In March 1989,
Tim Berners-Lee
submitted a proposal for an information management system to his
boss, Mike Sendall. 'Vague, but exciting', were the words that
Sendall wrote on the proposal, allowing Berners-Lee to develop what
eventually became known as the
World Wide
Web.
"I found it frustrating that in those days, there was different
information on different computers, but you had to log on to
different computers to get at it. Also, sometimes you had to learn
a different program on each computer," said Berners-Lee on his
website.
The proposal was originally intended to help scientists working
on the big bang project to keep track of the masses of information
they compiled in reports. The reason we have the web today is only
because of the research needs of physicists at the European
Organisation for Nuclear Research,
Cern.
But this isn't the only case where the research needs of Cern's
scientists have lead to innovations in web technologies.
In 1987 Cern worked with a US start-up with only 20 employees to
develop and deploy one of the first routers in Europe - the
ASM/2-32EM - to act as a firewall between Cern's public Ethernet
and its supercomputer. That company was
Cisco.
Today, the company has more than 6,3000 employees.
And the innovations haven't stopped. In 2005, the physics
laboratory built the
first working intercontinental 10 Gigabit Ethernet wide area
network to process the large amounts of data from the
Large Hadron Collider (LHC)
particle accelerator project. Applications like this are now
rising to prominence in areas such as finance and in banking
applications, according to analysts Gartner.
So if the technologies at Cern predicate future commercial
trends in internet technology, what is the department working on at
the moment and what could be next for the public face of the
internet? One area is in using database technology to handle the
masses of information generated by its computing grid.
Cern will be using one of the biggest computer grids this summer
to pool the processing power of about 100,000 CPUs worldwide. It
will process information at a rate of 1gbps, said
Francois Grey, head of Cern's IT communications team.
"The experiment will produce roughly 15 petabytes (15 million
Gbytes) of data a year - enough to fill 100,000 DVDs," he said.
The constant requirement for as much data processing power as
possible led Cern to become one of the first users of clustering
technology, starting in 1996. It pioneered the use of clusters of
low-cost Linux hardware servers working together as one large,
powerful machine. Cern helped develop software to ensure that the
reliability and virtualisation capabilities of databases could be
extended seamlessly across a cluster of commodity servers, greatly
reducing the cost of high-performance computing.
Cern has also pushed database-clustering technology further to
enable a single database to run across a number of distributed
computers. The LCG database deployment project has set up a
worldwide distributed database infrastructure for LHC.
It will do this using a program called
Oracle Streams to capture, filter and synchronise data stores
worldwide.
The software allows users to control what information is put
into a stream - the connection between the primary data capture and
its end source/sources - and will determine how the stream of data
flows is routed to nodes worldwide, and to determine what happens
to events in the stream and how the stream terminates. By
specifying the configuration of the elements acting on the stream,
a user can filter and manage data in a more meaningful way.

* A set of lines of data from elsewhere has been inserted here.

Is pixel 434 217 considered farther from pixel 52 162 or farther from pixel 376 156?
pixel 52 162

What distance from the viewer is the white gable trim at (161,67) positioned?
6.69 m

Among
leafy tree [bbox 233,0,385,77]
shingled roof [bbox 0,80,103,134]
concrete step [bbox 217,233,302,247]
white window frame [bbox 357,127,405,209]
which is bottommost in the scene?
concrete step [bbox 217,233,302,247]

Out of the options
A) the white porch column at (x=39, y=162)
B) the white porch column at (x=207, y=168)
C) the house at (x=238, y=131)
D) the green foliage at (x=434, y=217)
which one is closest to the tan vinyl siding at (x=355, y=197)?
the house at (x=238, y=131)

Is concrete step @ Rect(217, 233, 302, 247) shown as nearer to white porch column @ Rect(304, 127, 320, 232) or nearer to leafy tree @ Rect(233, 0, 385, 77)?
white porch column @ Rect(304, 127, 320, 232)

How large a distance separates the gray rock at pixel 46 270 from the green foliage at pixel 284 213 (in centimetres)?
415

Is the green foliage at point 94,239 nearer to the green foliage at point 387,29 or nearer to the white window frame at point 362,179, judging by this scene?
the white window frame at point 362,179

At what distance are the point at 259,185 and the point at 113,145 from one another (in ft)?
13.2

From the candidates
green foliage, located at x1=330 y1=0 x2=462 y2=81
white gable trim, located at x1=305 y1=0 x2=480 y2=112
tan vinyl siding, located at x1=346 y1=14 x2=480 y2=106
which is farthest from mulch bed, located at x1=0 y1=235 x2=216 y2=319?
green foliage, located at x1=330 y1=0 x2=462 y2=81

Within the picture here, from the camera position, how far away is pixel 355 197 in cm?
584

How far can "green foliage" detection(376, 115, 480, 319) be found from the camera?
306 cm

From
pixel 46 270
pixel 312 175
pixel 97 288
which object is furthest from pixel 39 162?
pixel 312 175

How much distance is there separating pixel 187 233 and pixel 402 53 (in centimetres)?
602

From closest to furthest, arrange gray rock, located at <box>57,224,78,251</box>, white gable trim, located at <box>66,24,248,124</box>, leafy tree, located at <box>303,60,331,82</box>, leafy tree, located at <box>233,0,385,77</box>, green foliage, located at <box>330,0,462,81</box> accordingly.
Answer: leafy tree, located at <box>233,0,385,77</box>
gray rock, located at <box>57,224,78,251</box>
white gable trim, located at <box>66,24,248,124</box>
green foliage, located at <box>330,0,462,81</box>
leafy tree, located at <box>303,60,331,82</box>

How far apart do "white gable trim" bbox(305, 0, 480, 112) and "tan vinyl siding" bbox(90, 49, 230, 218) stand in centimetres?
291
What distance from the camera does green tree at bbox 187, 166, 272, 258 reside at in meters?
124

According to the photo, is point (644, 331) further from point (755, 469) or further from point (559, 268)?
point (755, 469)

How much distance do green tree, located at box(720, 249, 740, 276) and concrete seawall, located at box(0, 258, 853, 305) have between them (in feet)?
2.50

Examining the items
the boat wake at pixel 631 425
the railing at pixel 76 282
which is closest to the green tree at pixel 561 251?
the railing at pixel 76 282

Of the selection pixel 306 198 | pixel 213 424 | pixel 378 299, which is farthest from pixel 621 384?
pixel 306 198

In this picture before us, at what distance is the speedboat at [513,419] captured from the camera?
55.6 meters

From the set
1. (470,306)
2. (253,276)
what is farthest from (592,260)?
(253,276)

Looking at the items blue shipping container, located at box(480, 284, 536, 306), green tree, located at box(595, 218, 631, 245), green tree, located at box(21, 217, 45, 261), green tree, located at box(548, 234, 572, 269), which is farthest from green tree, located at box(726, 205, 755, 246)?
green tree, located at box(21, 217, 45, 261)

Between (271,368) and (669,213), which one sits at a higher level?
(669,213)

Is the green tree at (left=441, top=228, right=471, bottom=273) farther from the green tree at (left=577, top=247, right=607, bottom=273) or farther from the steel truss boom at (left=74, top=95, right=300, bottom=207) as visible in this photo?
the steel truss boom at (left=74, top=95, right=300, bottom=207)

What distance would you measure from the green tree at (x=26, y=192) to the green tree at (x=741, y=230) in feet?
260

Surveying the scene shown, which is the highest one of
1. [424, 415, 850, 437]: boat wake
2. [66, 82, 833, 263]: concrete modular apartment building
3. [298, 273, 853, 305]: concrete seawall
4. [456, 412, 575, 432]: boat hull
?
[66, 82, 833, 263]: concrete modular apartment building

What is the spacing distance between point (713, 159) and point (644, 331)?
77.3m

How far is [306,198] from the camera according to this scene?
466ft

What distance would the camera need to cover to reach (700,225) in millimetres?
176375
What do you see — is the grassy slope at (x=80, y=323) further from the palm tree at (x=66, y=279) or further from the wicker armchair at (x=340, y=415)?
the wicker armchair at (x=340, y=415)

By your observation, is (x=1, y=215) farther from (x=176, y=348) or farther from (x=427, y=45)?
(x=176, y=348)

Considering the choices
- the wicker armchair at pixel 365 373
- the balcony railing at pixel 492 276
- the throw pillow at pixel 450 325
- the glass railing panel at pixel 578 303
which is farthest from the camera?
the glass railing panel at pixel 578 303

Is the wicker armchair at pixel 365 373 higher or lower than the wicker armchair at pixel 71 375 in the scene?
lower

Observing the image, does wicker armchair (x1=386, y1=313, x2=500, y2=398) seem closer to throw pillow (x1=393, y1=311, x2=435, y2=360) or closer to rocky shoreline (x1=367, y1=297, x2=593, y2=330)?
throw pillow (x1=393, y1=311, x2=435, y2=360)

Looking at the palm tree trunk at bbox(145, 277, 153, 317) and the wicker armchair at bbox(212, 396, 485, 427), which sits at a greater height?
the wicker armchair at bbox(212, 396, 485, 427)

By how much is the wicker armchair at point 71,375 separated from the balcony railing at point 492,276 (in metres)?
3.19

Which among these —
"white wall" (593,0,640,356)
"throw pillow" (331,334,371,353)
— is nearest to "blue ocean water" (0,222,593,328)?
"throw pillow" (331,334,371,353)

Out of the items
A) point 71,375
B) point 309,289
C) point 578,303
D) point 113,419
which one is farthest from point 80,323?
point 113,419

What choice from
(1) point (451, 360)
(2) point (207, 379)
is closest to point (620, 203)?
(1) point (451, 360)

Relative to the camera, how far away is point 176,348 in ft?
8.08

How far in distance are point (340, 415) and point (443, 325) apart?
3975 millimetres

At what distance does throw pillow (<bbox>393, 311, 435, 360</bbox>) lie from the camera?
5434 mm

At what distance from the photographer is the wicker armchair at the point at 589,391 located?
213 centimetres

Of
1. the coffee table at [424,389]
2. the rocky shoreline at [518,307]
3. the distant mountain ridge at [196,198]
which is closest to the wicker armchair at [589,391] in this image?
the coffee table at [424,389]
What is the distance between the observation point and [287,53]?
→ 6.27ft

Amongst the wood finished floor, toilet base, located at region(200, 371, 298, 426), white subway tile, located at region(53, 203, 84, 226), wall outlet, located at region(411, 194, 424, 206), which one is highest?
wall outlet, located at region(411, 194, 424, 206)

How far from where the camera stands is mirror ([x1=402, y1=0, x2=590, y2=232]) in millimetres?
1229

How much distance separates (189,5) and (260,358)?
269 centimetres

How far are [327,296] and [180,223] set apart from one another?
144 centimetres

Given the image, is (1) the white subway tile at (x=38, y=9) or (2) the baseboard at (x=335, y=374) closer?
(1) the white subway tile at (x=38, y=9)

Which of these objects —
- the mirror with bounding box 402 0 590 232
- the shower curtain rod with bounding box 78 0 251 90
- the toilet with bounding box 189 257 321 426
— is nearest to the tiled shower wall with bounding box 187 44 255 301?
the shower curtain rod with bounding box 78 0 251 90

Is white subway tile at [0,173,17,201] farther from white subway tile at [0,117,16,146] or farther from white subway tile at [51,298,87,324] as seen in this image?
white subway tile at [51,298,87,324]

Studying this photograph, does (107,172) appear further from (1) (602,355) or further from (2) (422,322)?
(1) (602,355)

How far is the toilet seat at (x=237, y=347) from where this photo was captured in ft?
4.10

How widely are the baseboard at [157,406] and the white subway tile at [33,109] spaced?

"The amount of data people are using on the web is only going to
grow as pipes get fatter and connection speeds are ramped up. As
the architectures for high-speed networks are installed, they will
only be as good if the underlying databases are able to deal with
gigabytes and maybe even petabytes of data," said Grey.
For companies with global operations, keeping mass stores of
data synchronised will be the next challenge, especially as data
processing requirements will increase.
"For us, monitoring the database and streams performance has
been key towards maintaining grid control and in optimising any
larger scale set-up," said Grey.
While the challenges at Cern remain unresolved at present,
history would indicate that synchronising databases across grid
set-ups and dealing with petabytes of data on an annual basis will
be a challenge for commercial organisations further down the
line.
And if the work at Cern has shown one thing over time, it has
been the willingness to share the solutions to their problems with
the wider world.